3: MY NUMBER ONE RULE IS TO STAY TENACIOUS ALL SEASON>
In general players will go for their value, some higher and some lower. If everyone has Dan Haren at $20, and you will only go to $16, chances are that you wont get Dan Haren.
Near the end, when there is no money availabe, there are plenty of value picks. Then you can get $1-3 players that are worth much more, but I dont think that's what you meant by the rule. Unless you mean hold back until you just scarf up everyone cheap at the end, but then you wont even spend your $260.
Come to think of it, I got Dan Haren for $4 near the end of the draft, and I had him at $14, so maybe there's something to this.
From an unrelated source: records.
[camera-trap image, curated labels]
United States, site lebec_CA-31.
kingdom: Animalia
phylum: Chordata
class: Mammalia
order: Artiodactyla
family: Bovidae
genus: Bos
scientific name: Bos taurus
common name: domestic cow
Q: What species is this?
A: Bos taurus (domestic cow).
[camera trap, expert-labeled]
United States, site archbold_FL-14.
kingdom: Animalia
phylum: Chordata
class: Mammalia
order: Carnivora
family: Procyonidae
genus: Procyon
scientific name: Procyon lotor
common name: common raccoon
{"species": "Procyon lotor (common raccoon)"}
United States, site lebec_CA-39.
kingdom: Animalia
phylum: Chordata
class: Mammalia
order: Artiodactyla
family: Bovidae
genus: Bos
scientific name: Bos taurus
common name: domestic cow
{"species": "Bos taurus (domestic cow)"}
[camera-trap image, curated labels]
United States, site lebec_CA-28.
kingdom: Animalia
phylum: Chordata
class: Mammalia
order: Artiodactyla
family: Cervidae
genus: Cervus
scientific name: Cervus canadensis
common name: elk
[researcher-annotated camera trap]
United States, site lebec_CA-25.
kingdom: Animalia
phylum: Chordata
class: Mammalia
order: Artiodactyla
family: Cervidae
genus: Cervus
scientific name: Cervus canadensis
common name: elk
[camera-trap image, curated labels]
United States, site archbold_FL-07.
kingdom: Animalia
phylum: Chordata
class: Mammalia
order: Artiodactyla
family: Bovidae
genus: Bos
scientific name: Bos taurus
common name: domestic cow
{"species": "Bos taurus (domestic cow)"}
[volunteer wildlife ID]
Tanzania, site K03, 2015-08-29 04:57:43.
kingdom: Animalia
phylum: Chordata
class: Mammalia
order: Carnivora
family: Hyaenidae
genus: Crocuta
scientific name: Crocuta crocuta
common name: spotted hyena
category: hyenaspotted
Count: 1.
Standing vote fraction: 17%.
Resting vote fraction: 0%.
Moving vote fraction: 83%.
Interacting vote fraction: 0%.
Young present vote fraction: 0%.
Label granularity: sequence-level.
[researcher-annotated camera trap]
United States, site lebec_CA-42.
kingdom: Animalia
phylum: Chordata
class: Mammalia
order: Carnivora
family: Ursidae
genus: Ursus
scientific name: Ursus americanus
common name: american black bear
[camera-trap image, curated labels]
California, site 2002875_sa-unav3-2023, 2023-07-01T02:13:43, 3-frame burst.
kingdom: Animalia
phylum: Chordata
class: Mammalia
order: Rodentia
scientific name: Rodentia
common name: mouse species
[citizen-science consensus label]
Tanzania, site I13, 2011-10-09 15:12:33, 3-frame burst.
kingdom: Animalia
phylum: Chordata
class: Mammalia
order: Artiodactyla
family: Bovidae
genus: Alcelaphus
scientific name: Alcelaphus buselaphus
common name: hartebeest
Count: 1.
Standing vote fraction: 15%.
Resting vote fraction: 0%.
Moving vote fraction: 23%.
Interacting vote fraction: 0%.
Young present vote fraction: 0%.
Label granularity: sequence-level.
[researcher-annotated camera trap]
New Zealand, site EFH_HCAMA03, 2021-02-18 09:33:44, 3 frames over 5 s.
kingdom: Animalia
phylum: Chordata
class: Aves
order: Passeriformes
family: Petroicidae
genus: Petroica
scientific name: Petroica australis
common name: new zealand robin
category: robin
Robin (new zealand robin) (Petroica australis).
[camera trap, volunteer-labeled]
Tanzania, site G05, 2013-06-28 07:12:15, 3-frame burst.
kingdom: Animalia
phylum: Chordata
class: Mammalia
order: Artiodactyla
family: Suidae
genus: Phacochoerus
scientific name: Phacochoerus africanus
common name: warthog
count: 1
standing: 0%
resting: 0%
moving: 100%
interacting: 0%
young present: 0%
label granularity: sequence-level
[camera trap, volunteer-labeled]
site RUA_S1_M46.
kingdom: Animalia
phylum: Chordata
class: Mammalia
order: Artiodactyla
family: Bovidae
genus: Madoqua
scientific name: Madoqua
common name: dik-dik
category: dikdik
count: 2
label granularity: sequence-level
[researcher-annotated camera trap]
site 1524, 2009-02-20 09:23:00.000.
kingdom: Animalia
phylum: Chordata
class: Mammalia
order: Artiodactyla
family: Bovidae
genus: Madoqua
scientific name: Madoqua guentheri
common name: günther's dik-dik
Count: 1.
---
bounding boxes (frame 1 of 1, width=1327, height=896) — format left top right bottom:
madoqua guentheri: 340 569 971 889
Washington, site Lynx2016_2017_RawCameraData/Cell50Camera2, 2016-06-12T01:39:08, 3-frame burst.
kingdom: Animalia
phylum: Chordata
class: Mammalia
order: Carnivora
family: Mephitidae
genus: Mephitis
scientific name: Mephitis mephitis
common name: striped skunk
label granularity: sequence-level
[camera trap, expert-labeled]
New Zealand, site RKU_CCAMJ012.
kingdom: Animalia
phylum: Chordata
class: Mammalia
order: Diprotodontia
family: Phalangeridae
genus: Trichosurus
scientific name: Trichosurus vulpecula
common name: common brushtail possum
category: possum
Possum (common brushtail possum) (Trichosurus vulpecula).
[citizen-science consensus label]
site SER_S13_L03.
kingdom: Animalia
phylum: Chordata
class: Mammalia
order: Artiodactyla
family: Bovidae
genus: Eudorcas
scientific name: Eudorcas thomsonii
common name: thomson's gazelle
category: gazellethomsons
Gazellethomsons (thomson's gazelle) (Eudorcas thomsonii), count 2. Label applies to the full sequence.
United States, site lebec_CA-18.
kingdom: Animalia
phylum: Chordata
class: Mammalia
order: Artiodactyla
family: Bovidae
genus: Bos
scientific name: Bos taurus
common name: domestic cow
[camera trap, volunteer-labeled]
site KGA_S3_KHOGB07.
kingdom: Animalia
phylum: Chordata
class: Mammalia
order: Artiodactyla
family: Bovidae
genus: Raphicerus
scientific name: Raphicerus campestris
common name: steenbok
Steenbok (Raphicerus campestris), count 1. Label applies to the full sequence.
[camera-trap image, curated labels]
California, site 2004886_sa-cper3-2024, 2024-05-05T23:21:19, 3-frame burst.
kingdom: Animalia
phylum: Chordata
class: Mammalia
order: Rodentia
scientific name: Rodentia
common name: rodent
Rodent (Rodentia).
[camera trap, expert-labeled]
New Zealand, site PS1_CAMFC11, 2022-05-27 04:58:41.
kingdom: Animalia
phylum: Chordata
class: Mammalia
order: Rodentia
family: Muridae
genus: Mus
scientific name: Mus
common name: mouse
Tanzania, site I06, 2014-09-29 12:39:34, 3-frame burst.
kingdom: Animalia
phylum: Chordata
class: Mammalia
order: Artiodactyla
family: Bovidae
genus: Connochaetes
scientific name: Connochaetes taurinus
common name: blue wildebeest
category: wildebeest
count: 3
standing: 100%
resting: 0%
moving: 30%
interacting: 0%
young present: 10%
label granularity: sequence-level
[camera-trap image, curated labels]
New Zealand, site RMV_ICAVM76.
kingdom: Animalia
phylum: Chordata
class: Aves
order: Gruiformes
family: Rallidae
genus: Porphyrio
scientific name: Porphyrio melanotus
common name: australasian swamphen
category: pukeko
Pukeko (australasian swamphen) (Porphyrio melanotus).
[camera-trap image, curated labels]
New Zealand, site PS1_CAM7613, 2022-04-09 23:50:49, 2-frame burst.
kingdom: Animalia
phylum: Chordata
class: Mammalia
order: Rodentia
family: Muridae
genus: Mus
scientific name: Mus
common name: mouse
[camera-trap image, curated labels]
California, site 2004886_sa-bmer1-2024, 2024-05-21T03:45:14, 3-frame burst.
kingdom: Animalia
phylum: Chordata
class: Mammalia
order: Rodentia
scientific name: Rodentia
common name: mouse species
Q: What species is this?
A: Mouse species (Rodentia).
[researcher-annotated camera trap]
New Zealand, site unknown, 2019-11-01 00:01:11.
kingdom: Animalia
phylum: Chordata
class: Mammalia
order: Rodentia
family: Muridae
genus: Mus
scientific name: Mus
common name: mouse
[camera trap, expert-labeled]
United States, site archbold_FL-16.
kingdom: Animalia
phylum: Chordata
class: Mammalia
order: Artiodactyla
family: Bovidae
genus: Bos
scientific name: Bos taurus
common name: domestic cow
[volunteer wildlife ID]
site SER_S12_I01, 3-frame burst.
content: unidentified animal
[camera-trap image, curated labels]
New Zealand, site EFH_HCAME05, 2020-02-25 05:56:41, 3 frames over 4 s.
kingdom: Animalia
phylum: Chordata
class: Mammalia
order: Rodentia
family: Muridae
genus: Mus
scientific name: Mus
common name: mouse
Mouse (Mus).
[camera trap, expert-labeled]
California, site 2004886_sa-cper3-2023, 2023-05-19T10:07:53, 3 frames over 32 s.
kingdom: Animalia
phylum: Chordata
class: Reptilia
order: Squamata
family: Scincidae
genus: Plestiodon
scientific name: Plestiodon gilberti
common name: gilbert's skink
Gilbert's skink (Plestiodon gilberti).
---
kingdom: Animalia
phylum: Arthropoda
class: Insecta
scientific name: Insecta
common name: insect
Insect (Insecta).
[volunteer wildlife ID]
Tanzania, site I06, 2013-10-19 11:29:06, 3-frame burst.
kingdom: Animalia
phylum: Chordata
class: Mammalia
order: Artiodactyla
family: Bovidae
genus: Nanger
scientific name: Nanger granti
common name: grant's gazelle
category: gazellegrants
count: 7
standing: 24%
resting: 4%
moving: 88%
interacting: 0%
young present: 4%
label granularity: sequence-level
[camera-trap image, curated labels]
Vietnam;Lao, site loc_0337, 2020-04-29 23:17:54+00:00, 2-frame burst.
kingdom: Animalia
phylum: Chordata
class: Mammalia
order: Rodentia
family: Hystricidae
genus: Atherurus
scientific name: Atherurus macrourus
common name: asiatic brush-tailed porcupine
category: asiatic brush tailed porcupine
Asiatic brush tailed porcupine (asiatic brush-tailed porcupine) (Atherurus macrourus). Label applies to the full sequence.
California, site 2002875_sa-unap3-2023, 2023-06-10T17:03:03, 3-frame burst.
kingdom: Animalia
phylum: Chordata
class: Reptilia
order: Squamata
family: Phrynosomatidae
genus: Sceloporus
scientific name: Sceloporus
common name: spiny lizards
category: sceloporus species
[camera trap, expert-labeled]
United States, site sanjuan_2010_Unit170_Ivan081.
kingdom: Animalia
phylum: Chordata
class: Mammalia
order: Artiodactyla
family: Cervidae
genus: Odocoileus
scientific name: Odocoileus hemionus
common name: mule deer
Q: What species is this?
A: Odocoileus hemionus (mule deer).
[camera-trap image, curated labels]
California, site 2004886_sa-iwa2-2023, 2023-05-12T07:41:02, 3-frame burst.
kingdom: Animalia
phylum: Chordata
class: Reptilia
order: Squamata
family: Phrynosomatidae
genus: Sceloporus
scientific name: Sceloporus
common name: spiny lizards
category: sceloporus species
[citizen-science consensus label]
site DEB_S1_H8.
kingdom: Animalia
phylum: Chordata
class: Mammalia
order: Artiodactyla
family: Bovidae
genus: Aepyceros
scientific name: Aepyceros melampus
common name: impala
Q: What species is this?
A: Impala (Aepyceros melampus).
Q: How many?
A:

Still, I just dont see that many good players going for 78% of their value. It sounds like a good idea, but how do you implement it in practice?
Actually I just went over my draft results, and my team values came in at $332. DOH! That is an amazing coincidence considering I started this reply questioning the validity of this concept.
I wasn't trying to do any such 78% thing, but I was trying to get people below their value where I could. I did overbid a couple of times, but not by a lot. I change my mind, this is a great strategy, LOL!